This is a followup question. I have another Tsunami2 in a SD60E engine and it signals with the horn when it is going to move forward and reverse automatically. I believe it is 1 or 2 toots forward and 3 toots reverse. I want to do this on the new GP9 but can't remember what CV's do this. Anyone know?


----------



## Shdwdrgn (Dec 23, 2014)

I have the steam version but it's probably the same. CV193 is set to what speed-step you want it to automatically sound at. So in mine, if you set CV193 to 1, then any time I start moving it sounds the bells. CV194 sets how many seconds to sound the bells before turning them off.


----------



## graywolf06 (Aug 14, 2019)

Shdwdrgn said:


> I have the steam version but it's probably the same. CV193 is set to what speed-step you want it to automatically sound at. So in mine, if you set CV193 to 1, then any time I start moving it sounds the bells. CV194 sets how many seconds to sound the bells before turning them off.


Thanks Shdwdrgn I already did that setting 193 to 3 & 194 to 10 seconds but that still doesn't give the directional toots.

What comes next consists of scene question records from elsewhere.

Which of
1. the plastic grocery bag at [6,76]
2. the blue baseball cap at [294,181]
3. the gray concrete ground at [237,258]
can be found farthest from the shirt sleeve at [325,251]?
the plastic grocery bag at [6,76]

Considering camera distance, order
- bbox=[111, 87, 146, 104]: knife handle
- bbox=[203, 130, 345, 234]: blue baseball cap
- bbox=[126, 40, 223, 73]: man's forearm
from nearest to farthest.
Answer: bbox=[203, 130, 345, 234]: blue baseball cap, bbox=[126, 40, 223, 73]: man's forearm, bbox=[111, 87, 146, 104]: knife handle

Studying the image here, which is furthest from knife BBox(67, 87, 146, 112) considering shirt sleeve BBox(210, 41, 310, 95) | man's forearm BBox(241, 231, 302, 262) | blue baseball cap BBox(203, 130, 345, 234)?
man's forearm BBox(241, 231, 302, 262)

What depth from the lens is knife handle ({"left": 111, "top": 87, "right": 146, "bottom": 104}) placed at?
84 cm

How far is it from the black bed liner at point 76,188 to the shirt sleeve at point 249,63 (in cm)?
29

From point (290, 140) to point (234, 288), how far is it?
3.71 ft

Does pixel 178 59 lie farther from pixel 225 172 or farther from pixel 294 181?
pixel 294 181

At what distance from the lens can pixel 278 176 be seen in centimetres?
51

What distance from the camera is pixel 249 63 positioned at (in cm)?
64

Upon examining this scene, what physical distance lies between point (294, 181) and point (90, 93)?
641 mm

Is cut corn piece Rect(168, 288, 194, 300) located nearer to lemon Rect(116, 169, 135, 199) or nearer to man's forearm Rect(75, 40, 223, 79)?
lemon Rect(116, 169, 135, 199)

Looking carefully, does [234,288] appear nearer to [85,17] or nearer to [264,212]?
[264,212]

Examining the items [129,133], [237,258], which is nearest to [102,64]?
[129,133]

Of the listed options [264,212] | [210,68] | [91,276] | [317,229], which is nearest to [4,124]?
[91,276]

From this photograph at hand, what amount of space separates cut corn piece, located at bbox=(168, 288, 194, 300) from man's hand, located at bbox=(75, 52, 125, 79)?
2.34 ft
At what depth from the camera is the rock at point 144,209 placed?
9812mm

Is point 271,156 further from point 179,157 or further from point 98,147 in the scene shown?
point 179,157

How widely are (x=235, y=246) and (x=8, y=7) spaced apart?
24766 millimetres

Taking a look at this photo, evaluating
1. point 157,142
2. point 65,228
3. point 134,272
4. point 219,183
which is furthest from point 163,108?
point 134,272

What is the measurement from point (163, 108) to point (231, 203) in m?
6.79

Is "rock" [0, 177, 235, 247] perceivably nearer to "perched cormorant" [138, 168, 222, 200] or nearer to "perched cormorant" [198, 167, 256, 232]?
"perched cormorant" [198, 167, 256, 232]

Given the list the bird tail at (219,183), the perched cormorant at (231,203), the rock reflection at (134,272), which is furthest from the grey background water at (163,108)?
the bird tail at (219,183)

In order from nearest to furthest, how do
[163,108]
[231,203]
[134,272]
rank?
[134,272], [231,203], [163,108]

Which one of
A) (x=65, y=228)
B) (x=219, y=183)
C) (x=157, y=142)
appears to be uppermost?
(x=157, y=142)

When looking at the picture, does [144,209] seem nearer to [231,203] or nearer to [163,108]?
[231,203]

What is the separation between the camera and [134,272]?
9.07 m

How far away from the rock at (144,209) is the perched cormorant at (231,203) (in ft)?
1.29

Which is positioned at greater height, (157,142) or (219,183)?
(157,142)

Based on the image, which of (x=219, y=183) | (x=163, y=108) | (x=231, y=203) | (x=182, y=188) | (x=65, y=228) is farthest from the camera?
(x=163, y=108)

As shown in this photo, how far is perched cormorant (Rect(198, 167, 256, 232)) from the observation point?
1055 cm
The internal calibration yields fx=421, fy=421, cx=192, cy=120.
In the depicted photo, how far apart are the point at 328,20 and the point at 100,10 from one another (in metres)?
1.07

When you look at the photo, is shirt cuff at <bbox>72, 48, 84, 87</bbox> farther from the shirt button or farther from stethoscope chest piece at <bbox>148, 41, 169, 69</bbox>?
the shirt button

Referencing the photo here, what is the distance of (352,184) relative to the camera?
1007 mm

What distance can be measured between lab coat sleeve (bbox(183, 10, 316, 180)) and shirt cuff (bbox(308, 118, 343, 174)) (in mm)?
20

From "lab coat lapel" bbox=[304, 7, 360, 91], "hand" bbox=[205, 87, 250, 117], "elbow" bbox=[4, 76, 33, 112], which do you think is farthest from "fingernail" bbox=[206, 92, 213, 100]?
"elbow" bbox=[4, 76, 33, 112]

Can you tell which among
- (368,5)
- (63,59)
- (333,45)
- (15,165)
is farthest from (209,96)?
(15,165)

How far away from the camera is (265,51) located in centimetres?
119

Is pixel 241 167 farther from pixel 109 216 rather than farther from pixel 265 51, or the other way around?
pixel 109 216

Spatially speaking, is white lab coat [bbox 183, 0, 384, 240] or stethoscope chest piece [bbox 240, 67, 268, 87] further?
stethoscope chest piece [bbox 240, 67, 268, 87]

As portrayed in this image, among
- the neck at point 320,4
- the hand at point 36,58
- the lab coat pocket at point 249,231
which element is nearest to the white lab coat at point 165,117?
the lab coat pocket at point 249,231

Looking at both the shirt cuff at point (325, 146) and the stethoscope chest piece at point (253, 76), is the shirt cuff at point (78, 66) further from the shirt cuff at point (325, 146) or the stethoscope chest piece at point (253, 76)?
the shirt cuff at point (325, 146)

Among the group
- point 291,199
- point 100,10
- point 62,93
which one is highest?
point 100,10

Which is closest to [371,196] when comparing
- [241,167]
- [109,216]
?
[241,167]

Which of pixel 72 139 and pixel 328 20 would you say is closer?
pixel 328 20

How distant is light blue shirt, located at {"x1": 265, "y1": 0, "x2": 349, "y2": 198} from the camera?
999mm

Funny thing is I have a Bachmann 4-6-2 and GP38-2 both with Soundvalue which is a Soundtraxx made decoder and they both give 2 long blasts forward and 3 short toots for reverse. They also give a short toot when they come to a complete stop. My SD60E with T2 also does this. I hope to call Soundtraxx on Monday to see what is up unless someone else can help. Thanks again


----------



## Shdwdrgn (Dec 23, 2014)

This might help -- Here's the page with all the Tsunami manuals. The technical ref has all the CV's listed out.


----------



## graywolf06 (Aug 14, 2019)

Shdwdrgn said:


> This might help -- Here's the page with all the Tsunami manuals. The technical ref has all the CV's listed out.

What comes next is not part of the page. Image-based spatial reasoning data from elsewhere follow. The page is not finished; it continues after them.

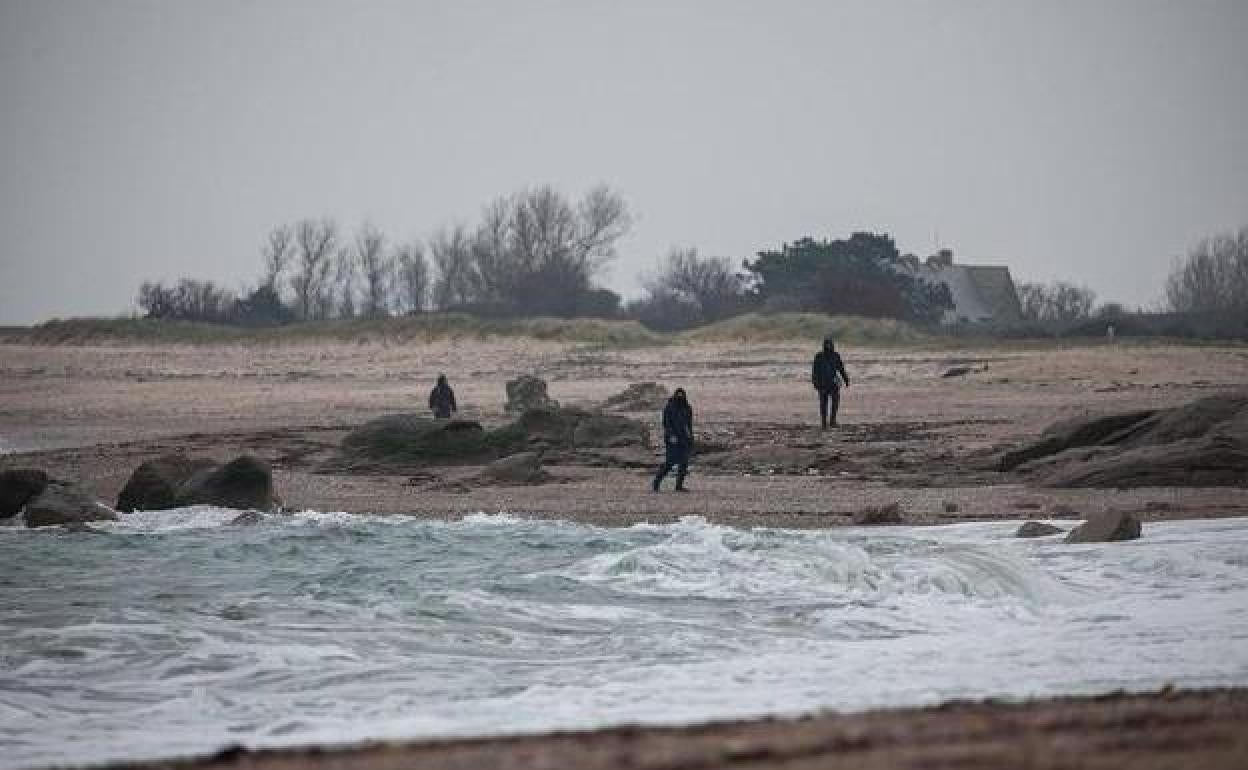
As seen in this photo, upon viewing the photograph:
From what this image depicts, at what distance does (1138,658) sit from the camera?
10555 millimetres

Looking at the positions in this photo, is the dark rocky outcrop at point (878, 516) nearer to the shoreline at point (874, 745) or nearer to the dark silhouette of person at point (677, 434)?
the dark silhouette of person at point (677, 434)

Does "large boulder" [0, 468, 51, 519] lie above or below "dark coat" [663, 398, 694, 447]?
below

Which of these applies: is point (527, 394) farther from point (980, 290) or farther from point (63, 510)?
point (980, 290)

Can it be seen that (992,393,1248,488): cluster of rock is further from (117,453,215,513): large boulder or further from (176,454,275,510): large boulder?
(117,453,215,513): large boulder

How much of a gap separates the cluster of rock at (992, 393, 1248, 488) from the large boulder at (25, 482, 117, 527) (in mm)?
11254

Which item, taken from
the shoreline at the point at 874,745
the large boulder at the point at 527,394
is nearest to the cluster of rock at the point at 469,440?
the large boulder at the point at 527,394

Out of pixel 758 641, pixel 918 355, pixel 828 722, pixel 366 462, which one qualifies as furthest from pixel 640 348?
pixel 828 722

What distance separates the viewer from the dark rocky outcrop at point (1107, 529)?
15789 millimetres

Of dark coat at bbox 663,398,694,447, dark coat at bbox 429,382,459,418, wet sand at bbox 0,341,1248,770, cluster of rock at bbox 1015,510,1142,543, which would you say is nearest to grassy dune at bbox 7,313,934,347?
wet sand at bbox 0,341,1248,770

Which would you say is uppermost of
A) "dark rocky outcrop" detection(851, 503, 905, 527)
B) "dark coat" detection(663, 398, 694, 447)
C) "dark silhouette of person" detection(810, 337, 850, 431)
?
"dark silhouette of person" detection(810, 337, 850, 431)

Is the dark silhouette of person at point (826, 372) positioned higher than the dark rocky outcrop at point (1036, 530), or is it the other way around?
the dark silhouette of person at point (826, 372)

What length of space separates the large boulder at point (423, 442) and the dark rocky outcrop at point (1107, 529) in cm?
1264

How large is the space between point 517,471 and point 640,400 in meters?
13.0

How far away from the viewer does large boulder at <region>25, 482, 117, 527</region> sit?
20.5 meters
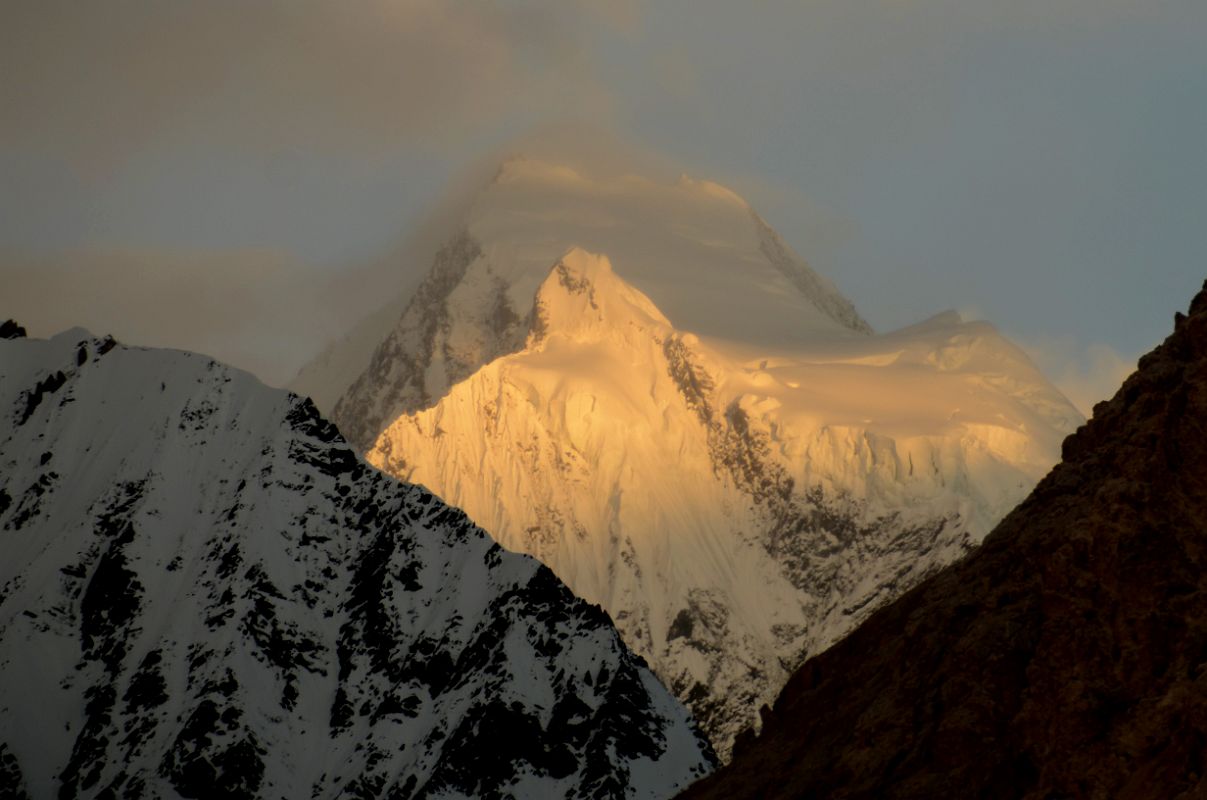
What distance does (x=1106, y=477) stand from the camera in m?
90.7

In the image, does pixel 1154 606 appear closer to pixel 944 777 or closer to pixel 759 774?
pixel 944 777

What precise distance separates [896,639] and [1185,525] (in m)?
13.1

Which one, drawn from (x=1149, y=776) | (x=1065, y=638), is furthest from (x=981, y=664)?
(x=1149, y=776)

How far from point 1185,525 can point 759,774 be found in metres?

Interesting but I did not see any reference to what I am experiencing except for CV1.279 & 1.280. There wasn't any explanation of what they do or how to set them.


----------



## MatroxD (Jan 19, 2018)

Sent from my Note 10+ using Tapatalk


----------



## graywolf06 (Aug 14, 2019)

Thankyou MatroxD just what I was looking for. I will try this later but right now a I have a date with some clay pigeons. Paul


----------



## graywolf06 (Aug 14, 2019)

Thanks again MatroxD the video helped and the engine toots perfectly. I don't recall doing this in the past on my SD60E. It must have been set up that way from the factory. My biggest surprise is that the Bachmann Sound Value engines also worked that way out of the box. But I did setup CV193 & 194 on the Bachmanns so maybe there was a connection to the other CVs that came on automatically. Whatever!! I will try to post a video showing how the sounds worked on the GP9 engine. They add a great dimension to the realism. Paul


----------



## graywolf06 (Aug 14, 2019)

Tried to post a short video of how the CV mods worked but got a notice that some kind of 'Token' was missing so they wouldn't post it. No idea what that means!!!!


----------



## MatroxD (Jan 19, 2018)

graywolf06 said:


> Thankyou MatroxD just what I was looking for. I will try this later but right now a I have a date with some clay pigeons. Paul


Not aproblem and glad I could help

Sent from my Note 10+ using Tapatalk


----------



## MatroxD (Jan 19, 2018)

graywolf06 said:


> Thanks again MatroxD the video helped and the engine toots perfectly. I don't recall doing this in the past on my SD60E. It must have been set up that way from the factory. My biggest surprise is that the Bachmann Sound Value engines also worked that way out of the box. But I did setup CV193 & 194 on the Bachmanns so maybe there was a connection to the other CVs that came on automatically. Whatever!! I will try to post a video showing how the sounds worked on the GP9 engine. They add a great dimension to the realism. Paul


Yes, on the sound value models I own, they didn't come stock that way. Actually, even my self installed decoders, didn't come that way(may be something new). 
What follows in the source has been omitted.